Set each entry down verbatim, omitting images.

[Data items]
#####

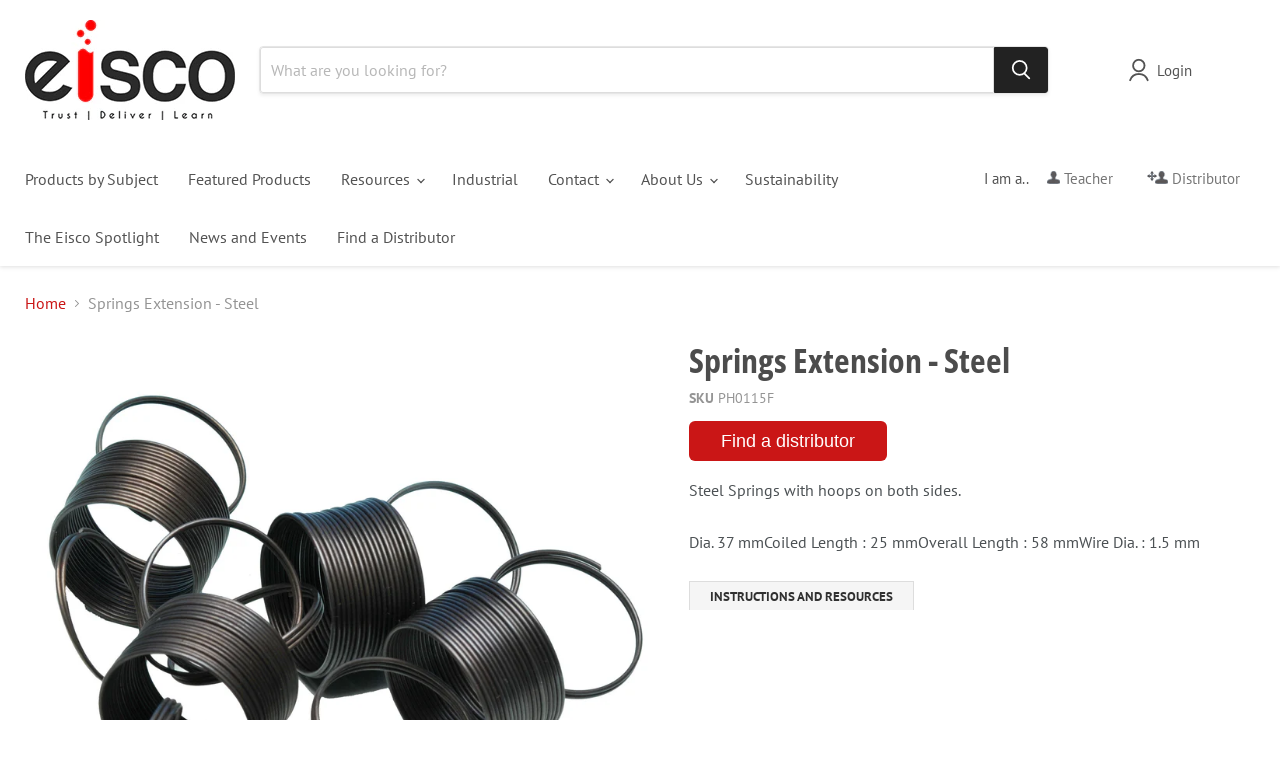

--- FILE ---
content_type: text/html; charset=utf-8
request_url: https://www.eiscolabs.com/collections/all/products/ph0115f?view=recently-viewed
body_size: 460
content:










  









<div
  class="productgrid--item  imagestyle--medium        product-recently-viewed-card    show-actions--mobile"
  data-product-item
  data-product-quickshop-url="/collections/all/products/ph0115f"
  
    data-recently-viewed-card
  
>
  <div class="productitem" data-product-item-content>
    
    
    
    

    

    

    <div class="productitem__container">
      <div class="product-recently-viewed-card-time" data-product-handle="ph0115f">
      <button
        class="product-recently-viewed-card-remove"
        aria-label="close"
        data-remove-recently-viewed
      >
        


                                                                        <svg class="icon-remove "    aria-hidden="true"    focusable="false"    role="presentation"    xmlns="http://www.w3.org/2000/svg" width="10" height="10" viewBox="0 0 10 10" xmlns="http://www.w3.org/2000/svg">      <path fill="currentColor" d="M6.08785659,5 L9.77469752,1.31315906 L8.68684094,0.225302476 L5,3.91214341 L1.31315906,0.225302476 L0.225302476,1.31315906 L3.91214341,5 L0.225302476,8.68684094 L1.31315906,9.77469752 L5,6.08785659 L8.68684094,9.77469752 L9.77469752,8.68684094 L6.08785659,5 Z"></path>    </svg>                                              

      </button>
    </div>

      <div class="productitem__image-container">
        <a
          class="productitem--image-link"
          href="/collections/all/products/ph0115f"
          tabindex="-1"
          data-product-page-link
        >
          <figure
            class="productitem--image"
            data-product-item-image
            
          >
            
              
              

  
    <noscript data-rimg-noscript>
      <img
        
          src="//www.eiscolabs.com/cdn/shop/products/PH0115F_512x441.jpg?v=1571438867"
        

        alt="Springs Extension - Steel"
        data-rimg="noscript"
        srcset="//www.eiscolabs.com/cdn/shop/products/PH0115F_512x441.jpg?v=1571438867 1x, //www.eiscolabs.com/cdn/shop/products/PH0115F_1024x882.jpg?v=1571438867 2x, //www.eiscolabs.com/cdn/shop/products/PH0115F_1536x1323.jpg?v=1571438867 3x, //www.eiscolabs.com/cdn/shop/products/PH0115F_2048x1764.jpg?v=1571438867 4x"
        class="productitem--image-primary"
        
        
      >
    </noscript>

#####

◆ **YOUR SOLUTION**
--- FILE ---
content_type: text/html; charset=utf-8
request_url: https://www.eiscolabs.com/collections/all/products/ph0115f?view=recently-viewed
body_size: 460
content:










  









<div
  class="productgrid--item  imagestyle--medium        product-recently-viewed-card    show-actions--mobile"
  data-product-item
  data-product-quickshop-url="/collections/all/products/ph0115f"
  
    data-recently-viewed-card
  
>
  <div class="productitem" data-product-item-content>
    
    
    
    

    

    

    <div class="productitem__container">
      <div class="product-recently-viewed-card-time" data-product-handle="ph0115f">
      <button
        class="product-recently-viewed-card-remove"
        aria-label="close"
        data-remove-recently-viewed
      >
        


                                                                        <svg class="icon-remove "    aria-hidden="true"    focusable="false"    role="presentation"    xmlns="http://www.w3.org/2000/svg" width="10" height="10" viewBox="0 0 10 10" xmlns="http://www.w3.org/2000/svg">      <path fill="currentColor" d="M6.08785659,5 L9.77469752,1.31315906 L8.68684094,0.225302476 L5,3.91214341 L1.31315906,0.225302476 L0.225302476,1.31315906 L3.91214341,5 L0.225302476,8.68684094 L1.31315906,9.77469752 L5,6.08785659 L8.68684094,9.77469752 L9.77469752,8.68684094 L6.08785659,5 Z"></path>    </svg>                                              

      </button>
    </div>

      <div class="productitem__image-container">
        <a
          class="productitem--image-link"
          href="/collections/all/products/ph0115f"
          tabindex="-1"
          data-product-page-link
        >
          <figure
            class="productitem--image"
            data-product-item-image
            
          >
            
              
              

  
    <noscript data-rimg-noscript>
      <img
        
          src="//www.eiscolabs.com/cdn/shop/products/PH0115F_512x441.jpg?v=1571438867"
        

        alt="Springs Extension - Steel"
        data-rimg="noscript"
        srcset="//www.eiscolabs.com/cdn/shop/products/PH0115F_512x441.jpg?v=1571438867 1x, //www.eiscolabs.com/cdn/shop/products/PH0115F_1024x882.jpg?v=1571438867 2x, //www.eiscolabs.com/cdn/shop/products/PH0115F_1536x1323.jpg?v=1571438867 3x, //www.eiscolabs.com/cdn/shop/products/PH0115F_2048x1764.jpg?v=1571438867 4x"
        class="productitem--image-primary"
        
        
      >
    </noscript>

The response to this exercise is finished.